We demonstrated that TET2MT can also arise, albeit less frequently, as secondary events. TET2 hits tend to accumulate, with second hits resulting in biallelic mutations, hemizygous deletions, or uniparental disomy with homozygous mutations. Patients with secondary TET2MT, with the exception of those with ancestral events observed in CHIP (chiefly, DNMT3A or ASXL1), are not CHIP-related and have founder hits with higher pathogenicity and likely faster progression.

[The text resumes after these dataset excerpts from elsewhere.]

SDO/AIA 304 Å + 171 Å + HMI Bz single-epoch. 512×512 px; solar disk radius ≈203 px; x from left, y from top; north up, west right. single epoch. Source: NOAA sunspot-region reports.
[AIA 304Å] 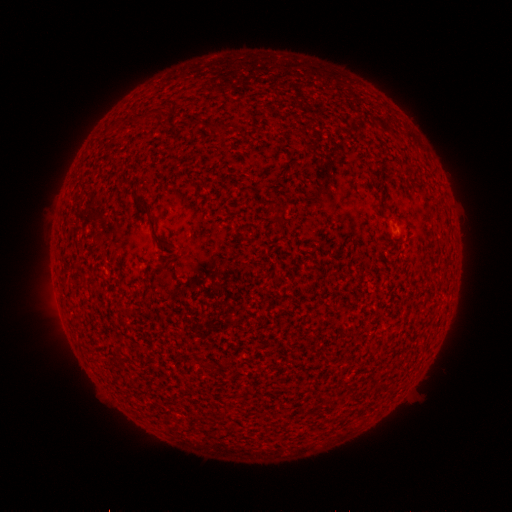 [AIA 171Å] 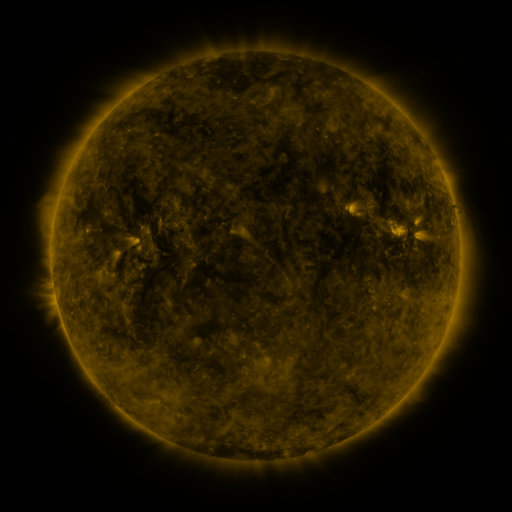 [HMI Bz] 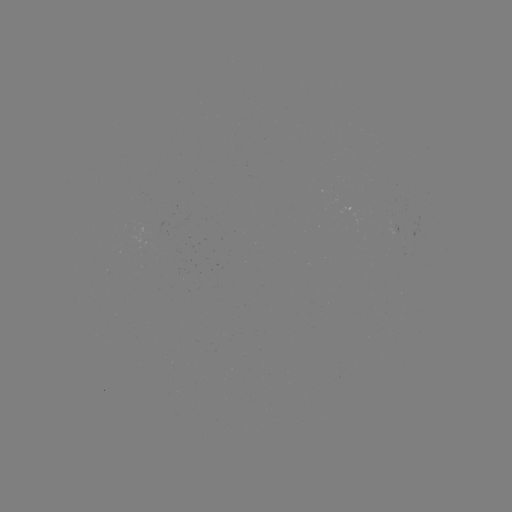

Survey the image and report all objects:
(none)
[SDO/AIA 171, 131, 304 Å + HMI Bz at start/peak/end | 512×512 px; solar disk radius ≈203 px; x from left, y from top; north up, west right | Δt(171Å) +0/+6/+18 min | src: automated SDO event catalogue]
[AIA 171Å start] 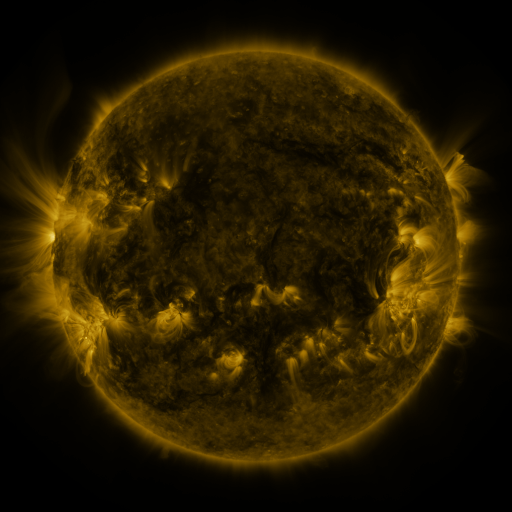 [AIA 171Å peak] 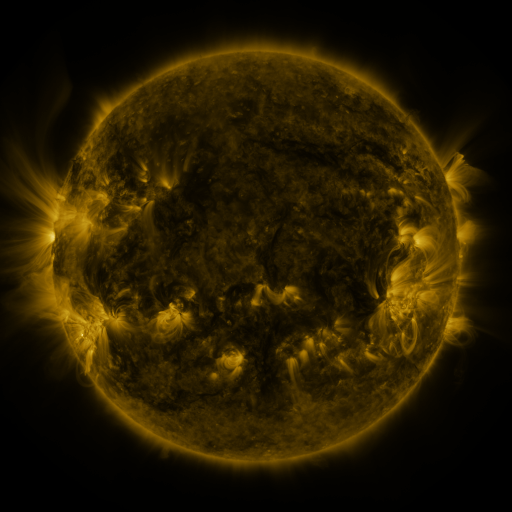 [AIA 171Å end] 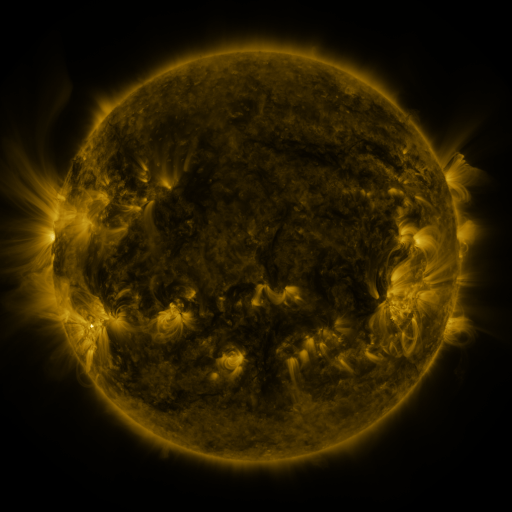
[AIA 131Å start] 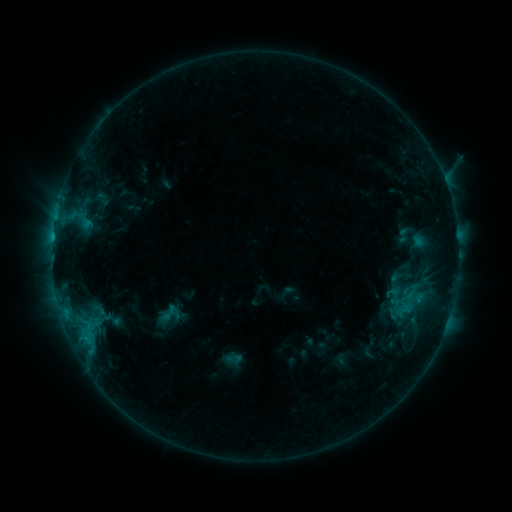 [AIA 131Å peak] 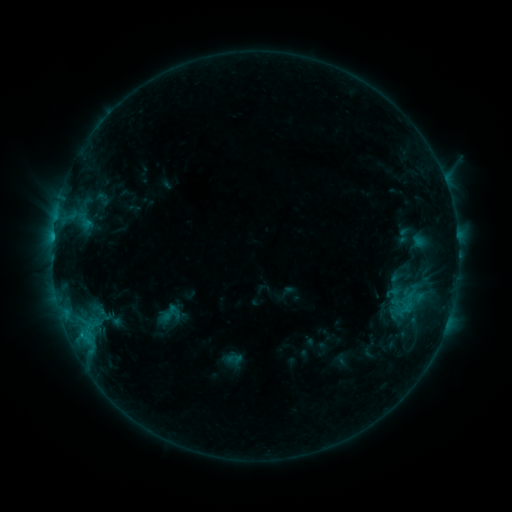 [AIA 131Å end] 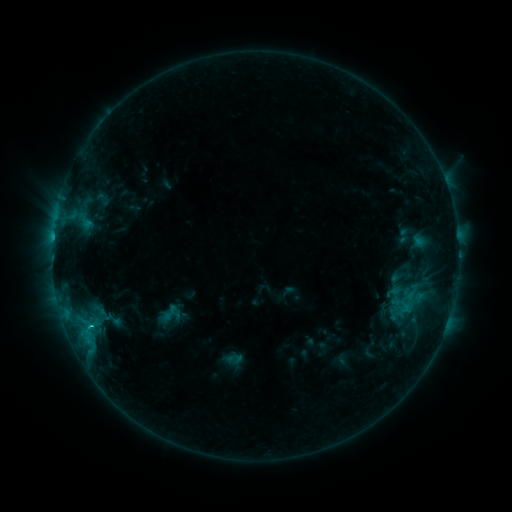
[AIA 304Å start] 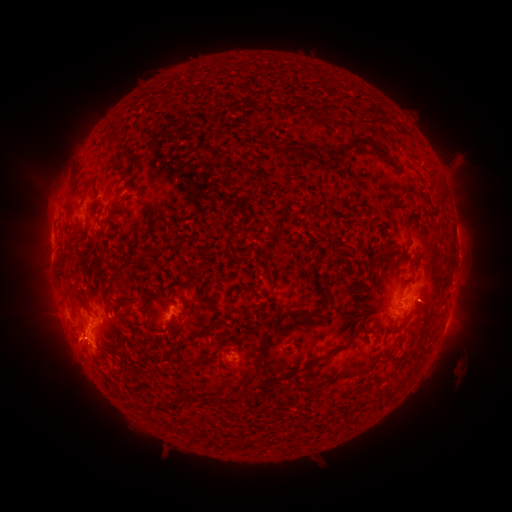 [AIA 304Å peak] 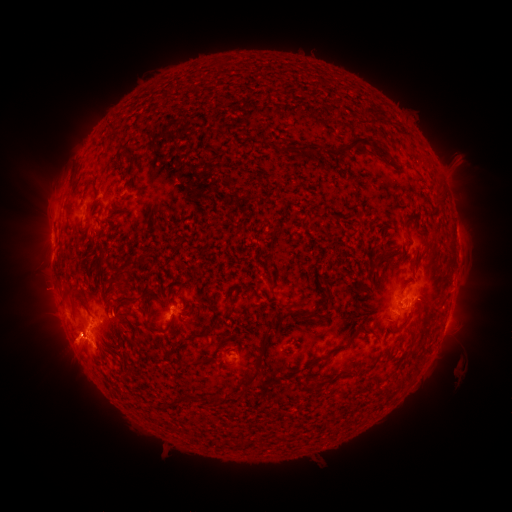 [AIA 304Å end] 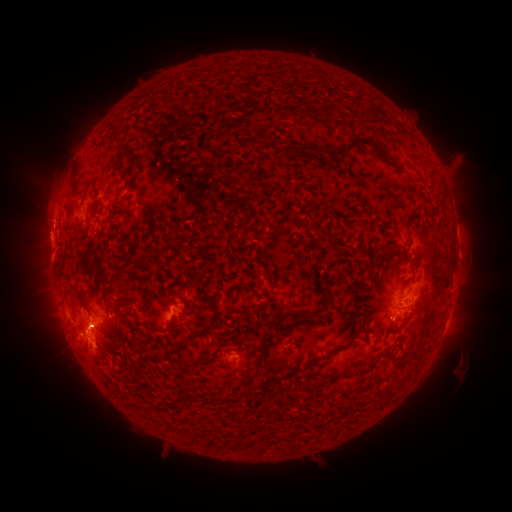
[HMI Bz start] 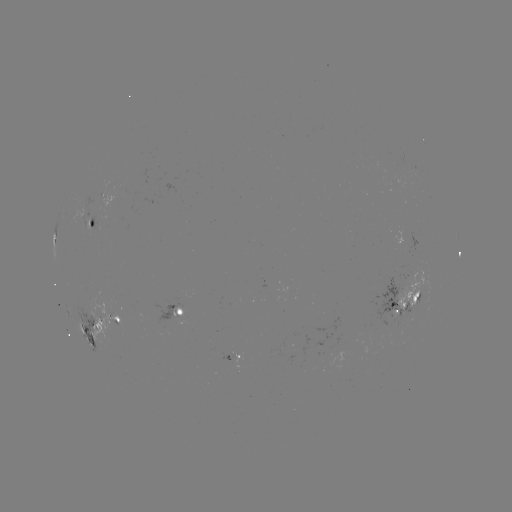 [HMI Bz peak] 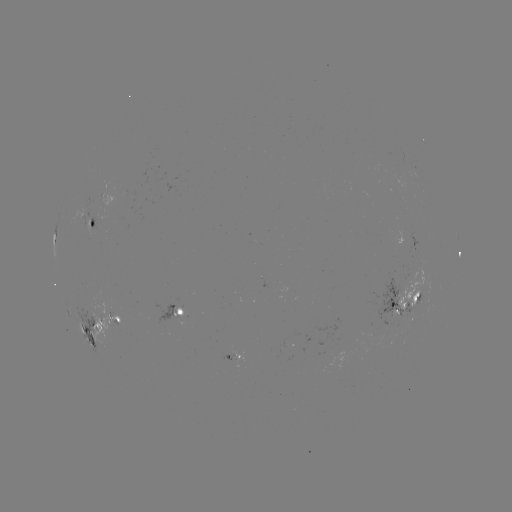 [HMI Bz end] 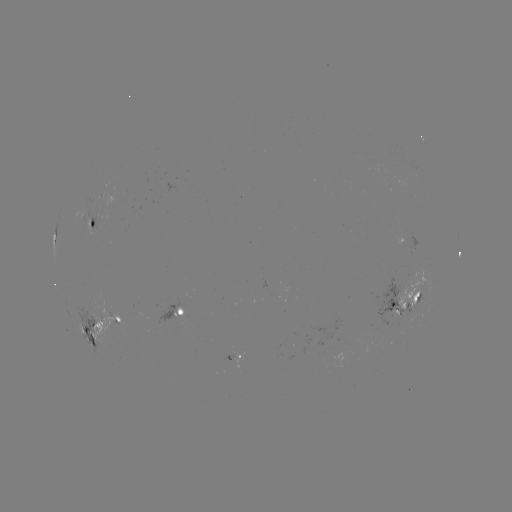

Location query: eruption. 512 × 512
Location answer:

The secondary hits following ancestral TET2MT are not entirely random; the probabilities of different secondary hits differ following TET2 vs. other founder mutations and they result in differences in the phenotype they generate (dysplastic vs. proliferative disease phenotypes) and their propensity to progress. For instance, TET2MT show predilection for biallelic mutations, hemizygous deletions involving the TET2 locus, or somatic uniparental disomy [47]. Other secondary mutations also show a pattern with certain secondary hits overrepresented compared to neoplasia that was initiated by other founder mutations. Such secondary hits affect phenotypic features. For example, SRSF2 and K/NRAS secondary hits are common in CMML and thus lead to development of MDS/MPN overlap syndromes. Similarly, ASXL1, EZH2, and SF3B1 secondary hits are common in MDS, and JAK2 V617F secondary hits are common in MPN. Other TET2MT associations include RUNX1 and EZH2 and its mutual exclusivity with del5q in MDS or DNMT3A and NPM1 mutations negatively correlating with IDH1/2 mutations in AML. Some secondary hits (e.g., in SRSF2 and CBL) impact the pace of progression and therefore survival [48, 49]. Some secondary hits such as ASXL1, EZH2, and TP53 following ancestral TET2MT were surprisingly not associated with advanced disease, but, as expected showed a negative impact on survival [27, 50,51,52,53,54,55,56]. This finding indicates that high-risk lesions can be found early in the disease course.

In summary, our results demonstrate how originally phenotype-neutral founder TET2MT are followed by hits resulting in modifications of clone morphology, type of lineage production defect, myeloproliferative features, or rates of progression to AML.